READING TEXT:
----
I am a huge Garfield fan and I had no clue that this set existed! There is some great artwork on display, some thorough information and new drawings. Good stuff!

I think sometime in the future, I may track down the complete set. I didn't get any of the randomly inserted holograms, but this was not a big, fat, hairy deal of a pack. It was a treat.

Saturday, October 17, 2009

2009 Topps Chrome Baseball

One of the things that made Topps' 2009 flagship product such a critical success this year, but has gone mostly unheralded because of its position on the back of the card, is the bevy of interesting stats Topps included in an arching graphic on the back of each card. I'd like to share something interesting from each card in this pack of 2009 Topps Chrome (retail).

207 Mike Hinckley (RC) - According to this card, the Nationals lost no fewer than 11 games in 2008 due to a cause labeled as "league-wide indifference."

26 David DeJesus - In the off-season, David's family plays a variation of the game known as "Australian Rules Baseball," depicted in the photo here.

W65 Greg Halman - "Did You Know... that Greg is third in line of succession to take the throne of the Kingdom of the Netherlands?" As it turns out, the only citizens standing in his way are Johann Cruyff and Paul Verhoeven.

55 Daniel Murphy - Oddly enough, the Six Degrees of Mantle factoid is replaced on this card with the original Six Degrees of Kevin Bacon. Daniel Murphy plays with David Wright who once rented Zoolander starring Owen Wilson who tried to kill himself on the same day a home run was hit by Jason Bay who once fantasized about Denise Richards who was in Wild Things with Kevin Bacon.

Thursday, September 10, 2009

2009 O-Pee-Chee Blaster Pack

The last one in the box. Such sweet sorrow.

Alex Rodriguez - For some reason, a very captivating shot. His throwing hand is slightly blurry; his face shows determination, even though he is just warming up; the first base line is fresh; the stands are filling up. It's almost time to play ball.

Manny Ramirez (Midsummer Memories) - At first glance I wondered why they airbrushed out the team logo on the helmet. Then I remembered that his helmet stayed nasty all the time.

Brandon Inge (Black Border) - Not often do you see a card with the position listed as catcher and the picture showing a play by an infielder. Inge is playing 3B this year, so I guess OPC wanted to reflect that?

Jesse Chavez - Can someone tell me what the "250" patch is about?
----
ENTRIES SHOWN:
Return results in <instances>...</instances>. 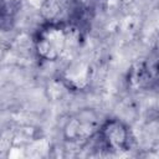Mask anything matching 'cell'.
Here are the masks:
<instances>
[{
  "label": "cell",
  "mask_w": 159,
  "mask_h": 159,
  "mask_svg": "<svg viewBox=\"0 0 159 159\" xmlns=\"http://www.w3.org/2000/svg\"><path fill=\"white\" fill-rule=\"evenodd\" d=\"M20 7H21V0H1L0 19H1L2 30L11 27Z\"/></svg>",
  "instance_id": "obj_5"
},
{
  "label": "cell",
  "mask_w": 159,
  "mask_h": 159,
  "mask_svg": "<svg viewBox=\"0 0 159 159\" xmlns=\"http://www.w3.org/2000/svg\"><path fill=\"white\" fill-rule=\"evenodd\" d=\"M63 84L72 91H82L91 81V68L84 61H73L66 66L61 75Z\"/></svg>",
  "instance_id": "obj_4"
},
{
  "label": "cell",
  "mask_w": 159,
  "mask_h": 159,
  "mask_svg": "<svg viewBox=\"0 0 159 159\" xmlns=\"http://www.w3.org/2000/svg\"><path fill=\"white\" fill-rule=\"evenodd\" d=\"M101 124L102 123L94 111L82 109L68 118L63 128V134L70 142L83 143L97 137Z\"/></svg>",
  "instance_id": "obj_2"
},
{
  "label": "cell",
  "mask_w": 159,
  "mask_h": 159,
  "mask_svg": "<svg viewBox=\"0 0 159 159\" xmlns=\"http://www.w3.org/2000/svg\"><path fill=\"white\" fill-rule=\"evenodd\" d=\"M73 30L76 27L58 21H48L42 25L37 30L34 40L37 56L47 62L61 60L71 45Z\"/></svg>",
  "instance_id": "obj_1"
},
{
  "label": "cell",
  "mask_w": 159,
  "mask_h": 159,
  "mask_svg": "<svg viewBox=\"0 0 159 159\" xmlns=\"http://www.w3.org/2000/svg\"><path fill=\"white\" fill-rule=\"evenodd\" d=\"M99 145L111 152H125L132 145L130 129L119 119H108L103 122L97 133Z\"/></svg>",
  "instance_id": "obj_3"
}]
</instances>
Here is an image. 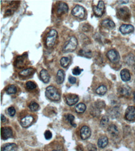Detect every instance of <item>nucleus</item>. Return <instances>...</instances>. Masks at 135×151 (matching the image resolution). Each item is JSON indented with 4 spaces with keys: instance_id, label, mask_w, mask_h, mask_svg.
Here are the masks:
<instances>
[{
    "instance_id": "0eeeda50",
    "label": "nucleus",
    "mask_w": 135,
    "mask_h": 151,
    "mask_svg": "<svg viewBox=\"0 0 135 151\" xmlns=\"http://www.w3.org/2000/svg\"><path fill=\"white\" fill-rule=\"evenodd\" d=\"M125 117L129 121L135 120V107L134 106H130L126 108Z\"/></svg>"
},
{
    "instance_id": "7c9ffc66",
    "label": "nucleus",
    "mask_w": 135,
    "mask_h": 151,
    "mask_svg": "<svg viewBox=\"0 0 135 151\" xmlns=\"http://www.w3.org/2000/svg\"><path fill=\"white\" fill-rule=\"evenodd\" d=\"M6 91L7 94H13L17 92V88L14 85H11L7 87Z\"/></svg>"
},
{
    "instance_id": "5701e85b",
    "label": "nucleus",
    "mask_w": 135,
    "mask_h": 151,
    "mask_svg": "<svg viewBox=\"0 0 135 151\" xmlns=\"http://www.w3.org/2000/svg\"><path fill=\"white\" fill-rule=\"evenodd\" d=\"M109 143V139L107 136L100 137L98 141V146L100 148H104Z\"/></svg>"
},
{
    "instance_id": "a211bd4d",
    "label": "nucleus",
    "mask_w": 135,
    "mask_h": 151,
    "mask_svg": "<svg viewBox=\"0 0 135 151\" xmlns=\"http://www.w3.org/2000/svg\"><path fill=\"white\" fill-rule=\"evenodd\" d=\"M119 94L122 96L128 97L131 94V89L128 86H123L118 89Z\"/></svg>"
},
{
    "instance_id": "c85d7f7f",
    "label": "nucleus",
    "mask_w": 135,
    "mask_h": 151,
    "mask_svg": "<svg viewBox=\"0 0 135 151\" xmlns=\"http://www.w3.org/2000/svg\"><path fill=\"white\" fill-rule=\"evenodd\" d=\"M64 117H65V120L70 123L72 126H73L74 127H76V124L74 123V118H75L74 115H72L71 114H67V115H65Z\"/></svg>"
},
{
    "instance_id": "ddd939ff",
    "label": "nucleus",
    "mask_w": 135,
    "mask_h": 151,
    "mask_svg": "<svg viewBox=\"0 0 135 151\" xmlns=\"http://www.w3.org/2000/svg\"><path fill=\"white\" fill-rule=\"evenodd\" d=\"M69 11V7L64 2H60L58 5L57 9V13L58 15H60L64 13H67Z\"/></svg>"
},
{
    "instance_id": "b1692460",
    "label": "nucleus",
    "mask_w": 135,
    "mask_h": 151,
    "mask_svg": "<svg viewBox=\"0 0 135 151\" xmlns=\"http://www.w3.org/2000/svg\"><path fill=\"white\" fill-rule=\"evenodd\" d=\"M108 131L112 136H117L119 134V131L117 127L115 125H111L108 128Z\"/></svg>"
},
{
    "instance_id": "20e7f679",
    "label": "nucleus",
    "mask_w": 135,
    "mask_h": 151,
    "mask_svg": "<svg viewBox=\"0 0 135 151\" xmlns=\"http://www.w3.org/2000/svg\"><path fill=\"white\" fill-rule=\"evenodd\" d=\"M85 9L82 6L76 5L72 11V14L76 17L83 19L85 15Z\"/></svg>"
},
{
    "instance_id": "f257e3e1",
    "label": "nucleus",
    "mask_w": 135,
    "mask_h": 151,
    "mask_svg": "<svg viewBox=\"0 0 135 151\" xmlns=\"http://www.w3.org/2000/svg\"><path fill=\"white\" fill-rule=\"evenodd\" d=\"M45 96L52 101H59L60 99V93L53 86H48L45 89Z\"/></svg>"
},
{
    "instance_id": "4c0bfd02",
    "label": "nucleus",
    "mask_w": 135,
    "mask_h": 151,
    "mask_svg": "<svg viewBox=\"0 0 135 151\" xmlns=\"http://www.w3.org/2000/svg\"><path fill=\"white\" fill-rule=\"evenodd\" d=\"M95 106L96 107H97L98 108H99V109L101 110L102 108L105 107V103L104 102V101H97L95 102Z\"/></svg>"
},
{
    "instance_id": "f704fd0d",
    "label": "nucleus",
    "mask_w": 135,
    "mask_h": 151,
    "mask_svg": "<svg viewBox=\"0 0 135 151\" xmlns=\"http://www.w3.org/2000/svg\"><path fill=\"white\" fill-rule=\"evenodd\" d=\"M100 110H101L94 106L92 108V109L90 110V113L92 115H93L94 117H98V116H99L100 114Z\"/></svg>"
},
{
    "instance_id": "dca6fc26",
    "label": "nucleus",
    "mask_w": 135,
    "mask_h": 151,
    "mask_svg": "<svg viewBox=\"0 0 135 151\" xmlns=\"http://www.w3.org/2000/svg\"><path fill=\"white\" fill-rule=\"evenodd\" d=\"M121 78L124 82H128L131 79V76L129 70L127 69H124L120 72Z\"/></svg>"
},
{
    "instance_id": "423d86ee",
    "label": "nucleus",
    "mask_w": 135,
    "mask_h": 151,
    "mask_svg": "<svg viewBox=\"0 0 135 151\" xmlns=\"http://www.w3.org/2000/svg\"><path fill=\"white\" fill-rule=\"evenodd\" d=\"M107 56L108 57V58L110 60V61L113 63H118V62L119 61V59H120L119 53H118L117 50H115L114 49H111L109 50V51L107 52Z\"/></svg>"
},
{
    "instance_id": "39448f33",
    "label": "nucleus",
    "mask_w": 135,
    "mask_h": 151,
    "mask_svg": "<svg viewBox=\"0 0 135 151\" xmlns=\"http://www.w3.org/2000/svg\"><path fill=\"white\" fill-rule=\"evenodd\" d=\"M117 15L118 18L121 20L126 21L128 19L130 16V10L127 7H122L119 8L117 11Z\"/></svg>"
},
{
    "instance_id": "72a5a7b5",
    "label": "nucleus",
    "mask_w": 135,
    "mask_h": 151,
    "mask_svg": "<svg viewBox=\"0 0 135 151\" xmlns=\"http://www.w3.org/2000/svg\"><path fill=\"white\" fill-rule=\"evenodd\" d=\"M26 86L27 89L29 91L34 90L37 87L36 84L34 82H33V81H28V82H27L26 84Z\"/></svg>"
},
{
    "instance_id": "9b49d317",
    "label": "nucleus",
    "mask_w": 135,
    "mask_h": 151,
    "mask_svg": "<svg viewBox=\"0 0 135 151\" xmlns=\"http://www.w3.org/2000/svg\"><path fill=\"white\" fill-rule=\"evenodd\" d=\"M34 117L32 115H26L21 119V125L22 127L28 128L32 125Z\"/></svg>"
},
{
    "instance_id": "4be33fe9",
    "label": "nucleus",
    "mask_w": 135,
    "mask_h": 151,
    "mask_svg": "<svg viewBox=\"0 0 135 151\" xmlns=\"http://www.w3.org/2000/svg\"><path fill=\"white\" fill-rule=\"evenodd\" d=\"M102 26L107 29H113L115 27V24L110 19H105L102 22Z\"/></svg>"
----
PROBLEM DETAILS:
In the baseball card text above, condense the paragraph that starts "One of the things that made Topps' 2009 flagship product" into two sentences, keeping its main facts.

RESULT FOR THIS TASK:
The many interesting stats Topps printed in an arching graphic on each card back helped make its 2009 flagship product a critical success this year, though their place on the back has kept them mostly unheralded. The writer will share something interesting from each card in this retail pack of 2009 Topps Chrome.